Sting: Statistical Information Grid

Introduction: STING is a grid-based multiresolution clustering technique in which the spatial area is divided into rectangular cells. There are usually several levels of such rectangular cells corresponding to different levels of resolution, and these cells form a hierarchical structure: each cell at a high level is partitioned to form a number of cells at the next lower level. Statistical information regarding the attributes in each grid cell (such as the mean, maximum, and minimum values) is pre computed and stored. These statistical parameters are useful for query processing, as described below.

Figure 7.15 shows a hierarchical structure for STING clustering. Statistical parameters of higher-level cells can easily be computed from the parameters of the lower-level cells. These parameters include the following: the attribute-independent parameter, count; the attribute-dependent parameters, mean, stdev (standard deviation), min (minimum), max (maximum); and the type of distribution that the attribute value in the cell follows, such as normal, uniform, exponential, or none (if the distribution is unknown).When the data are loaded into the database, the parameters count, mean, stdev, min, and max of the bottom-level cells are calculated directly from the data. The value of distribution may either be assigned by the user if the distribution type is known beforehand or obtained by hypothesis tests such as the χ2 test. The type of distribution of a higher-level cell can be computed based on the majority of distribution types of its corresponding lower-level cells in conjunction with a threshold filtering process. If the distributions of the lower level cells disagree with each other and fail the threshold test, the distribution type of the high-level cell is set to none.

“How is this statistical information useful for query answering?” The statistical parameters can be used in a top-down, grid-based method as follows. First, a layer within the hierarchical structure is determined from which the query-answering process is to start. This layer typically contains a small number of cells. For each cell in the current layer, we compute the confidence interval (or estimated range of probability) reflecting the cell’s relevancy to the given query. The irrelevant cells are removed from further consideration.
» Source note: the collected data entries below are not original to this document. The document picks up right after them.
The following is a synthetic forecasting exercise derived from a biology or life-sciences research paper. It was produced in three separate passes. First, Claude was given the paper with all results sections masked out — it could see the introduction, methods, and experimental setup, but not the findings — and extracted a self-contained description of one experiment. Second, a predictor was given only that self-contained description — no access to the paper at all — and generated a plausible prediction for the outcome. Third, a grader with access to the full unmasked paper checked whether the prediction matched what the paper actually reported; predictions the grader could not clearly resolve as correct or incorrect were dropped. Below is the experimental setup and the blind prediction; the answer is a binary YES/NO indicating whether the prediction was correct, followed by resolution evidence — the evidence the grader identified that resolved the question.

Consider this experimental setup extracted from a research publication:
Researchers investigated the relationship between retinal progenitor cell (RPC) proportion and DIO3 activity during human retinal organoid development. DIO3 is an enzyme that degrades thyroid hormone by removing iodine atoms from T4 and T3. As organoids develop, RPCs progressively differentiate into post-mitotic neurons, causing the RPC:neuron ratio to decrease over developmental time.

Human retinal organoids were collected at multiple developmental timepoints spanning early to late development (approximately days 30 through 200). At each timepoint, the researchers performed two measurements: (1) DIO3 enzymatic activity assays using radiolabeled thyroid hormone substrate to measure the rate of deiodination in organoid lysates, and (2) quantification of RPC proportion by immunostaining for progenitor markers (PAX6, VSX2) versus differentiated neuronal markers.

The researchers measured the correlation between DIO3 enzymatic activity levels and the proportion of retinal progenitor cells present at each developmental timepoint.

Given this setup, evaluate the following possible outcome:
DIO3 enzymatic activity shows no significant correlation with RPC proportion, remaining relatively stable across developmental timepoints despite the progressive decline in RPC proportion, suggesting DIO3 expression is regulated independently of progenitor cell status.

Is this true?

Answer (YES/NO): NO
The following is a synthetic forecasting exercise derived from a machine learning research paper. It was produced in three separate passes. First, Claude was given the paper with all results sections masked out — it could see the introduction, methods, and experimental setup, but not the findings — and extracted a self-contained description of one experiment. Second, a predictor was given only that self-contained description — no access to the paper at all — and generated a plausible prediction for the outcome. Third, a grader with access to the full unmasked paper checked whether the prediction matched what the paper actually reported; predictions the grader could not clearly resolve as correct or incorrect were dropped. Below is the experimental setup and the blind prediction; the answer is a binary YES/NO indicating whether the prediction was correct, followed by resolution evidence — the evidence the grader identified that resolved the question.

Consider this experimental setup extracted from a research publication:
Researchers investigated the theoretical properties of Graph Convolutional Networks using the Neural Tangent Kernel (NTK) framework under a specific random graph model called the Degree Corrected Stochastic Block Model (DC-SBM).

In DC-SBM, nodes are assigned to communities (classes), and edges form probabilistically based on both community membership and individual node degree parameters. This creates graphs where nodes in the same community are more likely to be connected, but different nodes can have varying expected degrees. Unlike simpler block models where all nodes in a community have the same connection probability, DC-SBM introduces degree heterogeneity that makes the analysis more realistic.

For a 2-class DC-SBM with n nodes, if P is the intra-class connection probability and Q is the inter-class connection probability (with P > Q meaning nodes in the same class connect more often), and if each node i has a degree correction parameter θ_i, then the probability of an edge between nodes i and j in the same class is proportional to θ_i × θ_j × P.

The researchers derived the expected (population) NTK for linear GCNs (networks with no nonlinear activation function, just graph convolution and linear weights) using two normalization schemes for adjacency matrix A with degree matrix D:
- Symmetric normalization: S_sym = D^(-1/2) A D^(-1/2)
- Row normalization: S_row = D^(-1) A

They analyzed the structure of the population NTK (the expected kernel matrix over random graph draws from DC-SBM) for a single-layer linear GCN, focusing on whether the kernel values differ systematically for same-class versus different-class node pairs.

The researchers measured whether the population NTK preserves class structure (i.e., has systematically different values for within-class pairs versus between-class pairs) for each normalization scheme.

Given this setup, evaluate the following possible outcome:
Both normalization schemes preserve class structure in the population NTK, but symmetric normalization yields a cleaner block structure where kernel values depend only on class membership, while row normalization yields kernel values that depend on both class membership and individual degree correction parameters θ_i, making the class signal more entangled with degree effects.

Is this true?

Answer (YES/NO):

Processing of the next lower level examines only the remaining relevant cells. This process is repeated until the bottom layer is reached. At this time, if the query specification is met, the regions of relevant cells that satisfy the query are returned. Otherwise, the data that fall into the relevant cells are retrieved and further processed until they meet the requirements of the query.

“What advantages does STING offer over other clustering methods?” STING offers several advantages: (1) the grid-based computation is query-independent, because the statistical information stored in each cell represents the summary information of the data in the grid cell, independent of the query; (2) the grid structure facilitates parallel processing and incremental updating; and (3) the method’s efficiency is a major advantage: STING goes through the database once to compute the statistical parameters of the cells, and hence the time complexity of generating clusters is O(n), where n is the total number of objects. After generating the hierarchical structure, the query processing time is O(g), where g is the total number of grid cells at the lowest level, which is usually much smaller than n.

Because STING uses a multiresolution approach to cluster analysis, the quality of STING clustering depends on the granularity of the lowest level of the grid structure. If the granularity is very fine, the cost of processing will increase substantially; however, if the bottom level of the grid structure is too coarse, it may reduce the quality of cluster analysis. Moreover, STING does not consider the spatial relationship between the children and their neighboring cells for construction of a parent cell. As a result, the shapes of the resulting clusters are isothetic; that is, all of the cluster boundaries are either horizontal or vertical, and no diagonal boundary is detected. This may lower the quality and accuracy of the clusters despite the fast processing time of the technique.